Entries taken from a collection:
*** Begin section ***

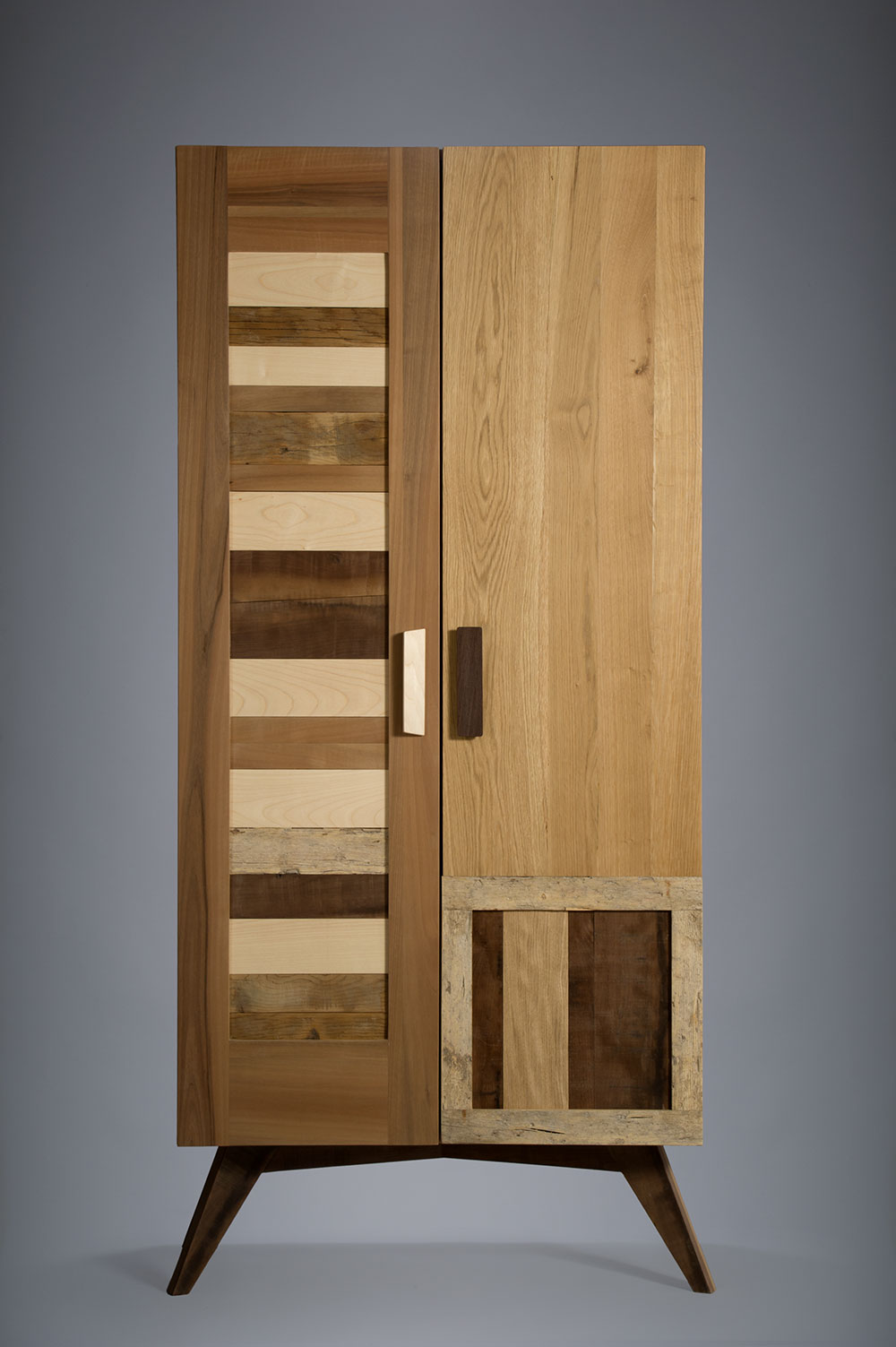 Dispensa armadio con ante in legno massello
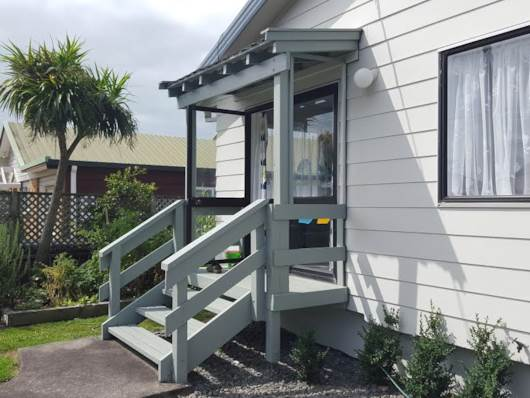 Orewa, LOOKING FOR A LOVE NEST!!, Property ID: 49000683   Barfoot & Thompson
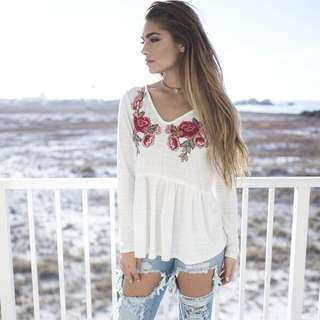 [PO] Carol's Embroidered Rose Blouse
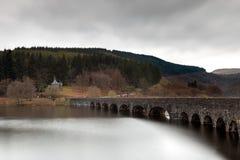 caban coch för bro över Arkivbild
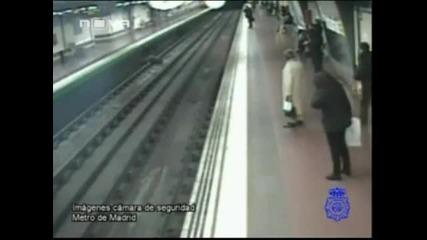 Полицай спасява пиян мъж, паднал в релсите на метрото
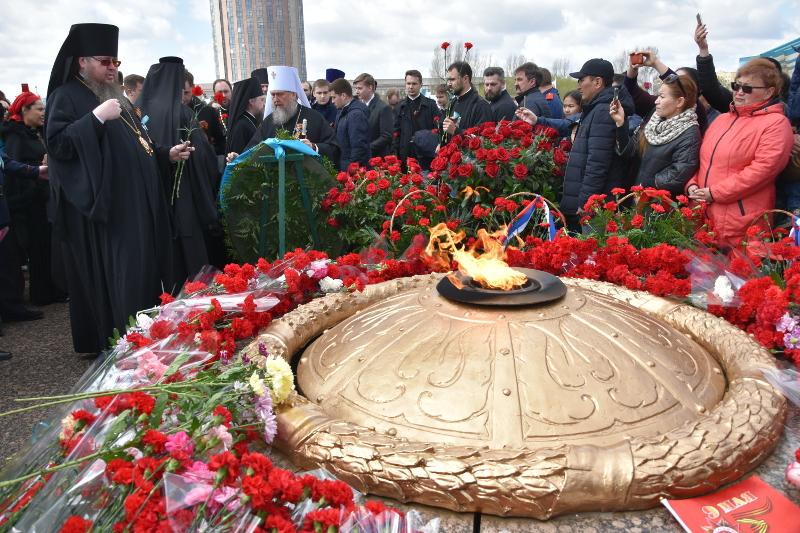 Правящий Архиерей Петропавловской и Булаевской епархии принял участие в возложении цветов к Мемориалу «Родина — Мать» в Астане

*** End section ***

Please retype every record above exactly, leaving out the pictures.

 Dispensa armadio con ante in legno massello
 Orewa, LOOKING FOR A LOVE NEST!!, Property ID: 49000683   Barfoot & Thompson
 [PO] Carol's Embroidered Rose Blouse
 caban coch för bro över Arkivbild
 Полицай спасява пиян мъж, паднал в релсите на метрото
 Правящий Архиерей Петропавловской и Булаевской епархии принял участие в возложении цветов к Мемориалу «Родина — Мать» в Астане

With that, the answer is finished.